Thread: [PATCH] buffile: ensure start offset is aligned with BLCKSZ

[PATCH] buffile: ensure start offset is aligned with BLCKSZ

From
Sasasu
Date:
Hi hackers,

there are a very long discuss about TDE, and we agreed on that if the
temporary file I/O can be aligned to some fixed size, it will be easier
to use some kind of encryption algorithm.

discuss:
https://www.postgresql.org/message-id/20211025155814.GD20998%40tamriel.snowman.net

This patch adjust file->curOffset and file->pos before the real IO to
ensure the start offset is aligned.
Attachment

Re: [PATCH] buffile: ensure start offset is aligned with BLCKSZ

From
Antonin Houska
Date:
Sasasu <i@sasa.su> wrote:

> Hi hackers,
>
> there are a very long discuss about TDE, and we agreed on that if the
> temporary file I/O can be aligned to some fixed size, it will be easier
> to use some kind of encryption algorithm.
>
> discuss:
> https://www.postgresql.org/message-id/20211025155814.GD20998%40tamriel.snowman.net
>
> This patch adjust file->curOffset and file->pos before the real IO to
> ensure the start offset is aligned.

Does this test really pass regression tests? In BufFileRead(), I would
understand if you did

+            file->pos = offsetInBlock;
+            file->curOffset -= offsetInBlock;

rather than

+            file->pos += offsetInBlock;
+            file->curOffset -= offsetInBlock;

Anyway, BufFileDumpBuffer() does not seem to enforce curOffset to end up at
block boundary, not to mention BufFileSeek().

When I was implementing this for our fork [1], I concluded that the encryption
code path is too specific, so I left the existing code for the unecrypted data
and added separate functions for the encrypted data.

One specific thing is that if you encrypt and write n bytes, but only need
part of it later, you need to read and decrypt exactly those n bytes anyway,
otherwise the decryption won't work. So I decided not only to keep curOffset
at BLCKSZ boundary, but also to read / write BLCKSZ bytes at a time. This also
makes sense if the scope of the initialization vector (IV) is BLCKSZ bytes.

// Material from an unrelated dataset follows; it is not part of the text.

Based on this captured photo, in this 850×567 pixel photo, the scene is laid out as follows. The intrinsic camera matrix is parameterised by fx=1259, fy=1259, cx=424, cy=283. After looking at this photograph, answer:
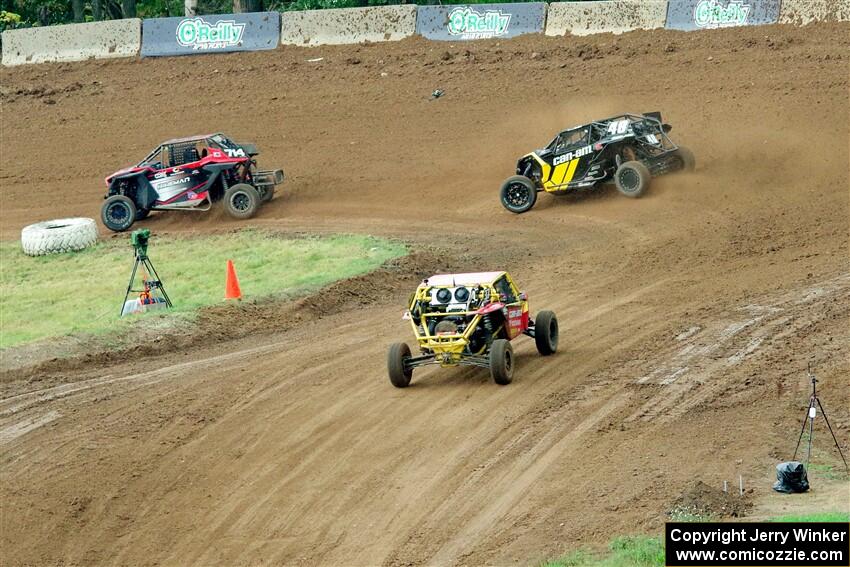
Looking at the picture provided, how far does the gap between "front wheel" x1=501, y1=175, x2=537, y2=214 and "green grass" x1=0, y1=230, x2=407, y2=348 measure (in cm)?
296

Another problem is that you might want to store the IV somewhere in between
the data. In short, the encryption makes the buffered IO rather different and
the specific code should be kept aside, although the same API is used to
invoke it.

--
Antonin Houska
Web: https://www.cybertec-postgresql.com

[1] https://github.com/cybertec-postgresql/postgres/tree/PG_14_TDE_1_1



Re: [PATCH] buffile: ensure start offset is aligned with BLCKSZ

From
Sasasu
Date:
On 2021/11/29 18:05, Antonin Houska wrote:
> Does this test really pass regression tests? In BufFileRead(), I would
> understand if you did
>
> +            file->pos = offsetInBlock;
> +            file->curOffset -= offsetInBlock;
>
> rather than
>
> +            file->pos += offsetInBlock;
> +            file->curOffset -= offsetInBlock;

It pass all regression tests. this patch is compatible with
BufFileSeek().

to generate a correct alignment, we need to make sure
  pos_new + offset_new = pos_old + offset_old
            offset_new = offset_old - offset_old % BLCKSZ
it means
  pos_new = pos_old + offset_old % BLCKSZ
          = pos_old + "offsetInBlock"

with your code, backend will read a wrong buffile at the end of buffile
reading. for example: physical file size = 20 and pos = 10, off = 10,
read start at 20. after the '=' code: pos = 10, off = 0, read start at
10, which is wrong.

> Anyway, BufFileDumpBuffer() does not seem to enforce curOffset to end up at
> block boundary, not to mention BufFileSeek().
>
> When I was implementing this for our fork [1], I concluded that the encryption
> code path is too specific, so I left the existing code for the unecrypted data
> and added separate functions for the encrypted data.
>
> One specific thing is that if you encrypt and write n bytes, but only need
> part of it later, you need to read and decrypt exactly those n bytes anyway,
> otherwise the decryption won't work. So I decided not only to keep curOffset
> at BLCKSZ boundary, but also to read / write BLCKSZ bytes at a time. This also
> makes sense if the scope of the initialization vector (IV) is BLCKSZ bytes.
>
> Another problem is that you might want to store the IV somewhere in between
> the data. In short, the encryption makes the buffered IO rather different and
> the specific code should be kept aside, although the same API is used to
> invoke it.
>
but I want to make less change on existed code. with this path. the only
code added to critical code path is this:

diff --git a/src/backend/storage/file/buffile.c b/src/backend/storage/file/buffile.c
index 3be08eb723..ceae85584b 100644
--- a/src/backend/storage/file/buffile.c
+++ b/src/backend/storage/file/buffile.c
@@ -512,6 +512,9 @@ BufFileDumpBuffer(BufFile *file)
         /* and the buffer is aligned with BLCKSZ */
         Assert(file->curOffset % BLCKSZ == 0);

+        /* encrypt before write */
+        TBD_ENC(file->buffer.data + wpos /* buffer */, bytestowrite /* size */, file->curOffset /* context to find IV
*/);
+
         thisfile = file->files[file->curFile];
         bytestowrite = FileWrite(thisfile,
                                  file->buffer.data + wpos,
@@ -582,6 +585,9 @@ BufFileRead(BufFile *file, void *ptr, size_t size)
             BufFileLoadBuffer(file);
             if (file->nbytes <= 0 || (file->nbytes == file->pos && file->nbytes != BLCKSZ))
                 break;            /* no more data available */
+
+            /* decrypt after read */
+            TBD_DEC(file->buffer /* buffer */, file->nbytes /* size */, file->curOffset /* context to find IV */);
         }

         nthistime = file->nbytes - file->pos;

those change will allow TDE to use any encryption algorithm (read offset
and write offset are matched) and implement on-the-fly IV generation.

Attachment